Support Working Families

It’s no secret: working families in New York are struggling to make ends meet. 

Parents and their kids are being pushed out of New York thanks to spiraling child care and housing costs. Poverty is climbing across the state, and children are bearing the brunt. Nearly one in four city residents are struggling to afford basic necessities like housing and food.

Andrew has worked to make New York more affordable for families. This year, he won:

  • The lowest middle-class tax rate in over 70 years, saving New Yorkers millions of dollars.

  • $350 million for a supplemental Empire State Child Credit to provide additional support to working families.

  • Over $1.8 billion for the New York State Child Care Block Grant, which provides child care subsidies for 119,000 eligible children, as well as millions in funding for Child Advocacy Centers that support victims of child abuse and neglect.

  • $300 million for Summer EBT to address food insecurity among low-income students, and $58 million for the Hunger Prevention Nutrition Assistance Program.

But Andrew knows we need to be even bolder to support New York families. That’s why he’s proposing the Working Families Tax Credit.

When the federal government temporarily expanded the federal Child Tax Credit during the pandemic, they lifted millions of families out of poverty and drove child poverty to record lows. But Washington dropped the ball and let the expansion expire, with dire results.

Andrew’s Working Families Tax Credit would fill in the gap. Here’s how it works:

  • The credit streamlines and fills gaps in current state tax credits by including 17-year-olds and families regardless of citizenship status. It also allows the lowest-income families to receive the biggest credit.

  • The credit raises the maximum credit to $1,600 per child, eliminates the cap on the number of eligible kids and pins the credit to inflation.

  • The credit is paid out quarterly, providing families with four regular payments per year instead of just one annual sum.

Andrew’s Working Families Tax Credit would be “the boldest state proposal” in nearly two decades and “reduce complexity for families,” according to the Niskanen Center. And the impacts would be far-reaching: when families’ basic needs are met, their educational outcomes and employment opportunities grow, benefiting not only them but their communities, too.

▶ **Problem details**: In one to three sentences, explain why, according to the Support Working Families text, the effects of the Working Families Tax Credit would be far-reaching.

▶ **Entries provided**:
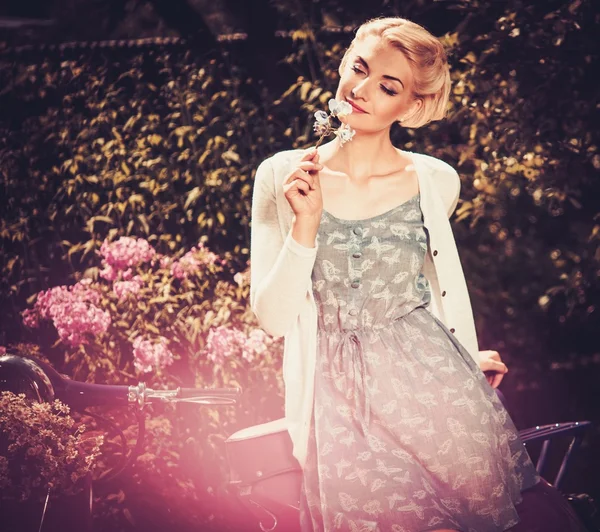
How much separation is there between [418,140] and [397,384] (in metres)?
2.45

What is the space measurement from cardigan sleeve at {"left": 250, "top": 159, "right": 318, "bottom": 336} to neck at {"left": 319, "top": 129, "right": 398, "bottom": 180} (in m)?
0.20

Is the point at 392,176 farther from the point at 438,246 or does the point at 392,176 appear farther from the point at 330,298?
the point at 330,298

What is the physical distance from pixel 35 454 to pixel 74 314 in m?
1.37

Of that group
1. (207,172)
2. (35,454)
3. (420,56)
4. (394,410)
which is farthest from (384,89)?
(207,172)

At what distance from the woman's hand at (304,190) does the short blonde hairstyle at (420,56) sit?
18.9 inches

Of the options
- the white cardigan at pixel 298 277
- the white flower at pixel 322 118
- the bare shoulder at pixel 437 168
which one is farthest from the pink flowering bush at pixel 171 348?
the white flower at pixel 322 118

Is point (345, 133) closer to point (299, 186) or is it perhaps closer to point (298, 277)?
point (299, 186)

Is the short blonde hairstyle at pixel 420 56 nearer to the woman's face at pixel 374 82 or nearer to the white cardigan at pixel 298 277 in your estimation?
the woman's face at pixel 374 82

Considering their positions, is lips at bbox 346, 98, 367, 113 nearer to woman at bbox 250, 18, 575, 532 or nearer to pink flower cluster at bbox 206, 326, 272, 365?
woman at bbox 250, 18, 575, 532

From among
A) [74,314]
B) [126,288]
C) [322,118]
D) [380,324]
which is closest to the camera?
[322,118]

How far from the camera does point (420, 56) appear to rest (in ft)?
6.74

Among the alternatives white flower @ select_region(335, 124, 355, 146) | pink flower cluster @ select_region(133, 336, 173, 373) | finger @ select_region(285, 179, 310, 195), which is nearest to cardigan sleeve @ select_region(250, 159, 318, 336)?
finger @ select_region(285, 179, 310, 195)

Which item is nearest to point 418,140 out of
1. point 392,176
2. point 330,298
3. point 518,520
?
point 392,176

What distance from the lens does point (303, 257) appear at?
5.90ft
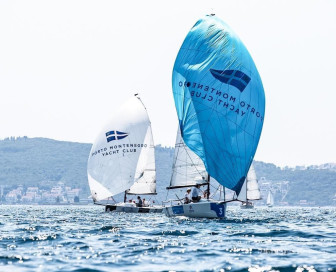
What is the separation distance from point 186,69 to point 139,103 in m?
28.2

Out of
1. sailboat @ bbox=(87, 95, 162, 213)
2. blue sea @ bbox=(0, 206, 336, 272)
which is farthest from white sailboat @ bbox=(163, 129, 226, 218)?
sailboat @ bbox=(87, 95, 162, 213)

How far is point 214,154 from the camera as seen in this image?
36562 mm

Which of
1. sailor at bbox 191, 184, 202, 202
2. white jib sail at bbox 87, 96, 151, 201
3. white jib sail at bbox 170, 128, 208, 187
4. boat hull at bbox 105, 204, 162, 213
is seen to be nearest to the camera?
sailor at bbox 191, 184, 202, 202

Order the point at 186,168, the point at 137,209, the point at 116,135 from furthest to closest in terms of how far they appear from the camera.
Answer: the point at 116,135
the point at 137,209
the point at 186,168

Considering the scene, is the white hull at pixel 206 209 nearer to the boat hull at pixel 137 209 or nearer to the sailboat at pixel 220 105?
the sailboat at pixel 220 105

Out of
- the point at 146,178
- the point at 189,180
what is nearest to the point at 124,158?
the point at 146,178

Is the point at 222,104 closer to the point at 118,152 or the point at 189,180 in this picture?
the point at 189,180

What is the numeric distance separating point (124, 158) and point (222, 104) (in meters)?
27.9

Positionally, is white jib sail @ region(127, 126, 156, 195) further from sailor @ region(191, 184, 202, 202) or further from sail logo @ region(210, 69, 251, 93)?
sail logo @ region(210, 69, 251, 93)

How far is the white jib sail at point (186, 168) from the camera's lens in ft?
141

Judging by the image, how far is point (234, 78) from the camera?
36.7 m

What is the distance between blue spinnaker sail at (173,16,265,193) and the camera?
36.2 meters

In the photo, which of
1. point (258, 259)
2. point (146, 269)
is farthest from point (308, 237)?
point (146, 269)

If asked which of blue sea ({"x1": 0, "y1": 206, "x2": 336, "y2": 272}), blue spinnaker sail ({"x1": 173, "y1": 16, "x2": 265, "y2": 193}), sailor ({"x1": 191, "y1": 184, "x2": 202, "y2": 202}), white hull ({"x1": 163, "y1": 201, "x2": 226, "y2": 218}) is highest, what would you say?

▶ **Exercise output**: When families' basic needs are met, their educational outcomes and employment opportunities grow. That benefits not only the families but also their communities.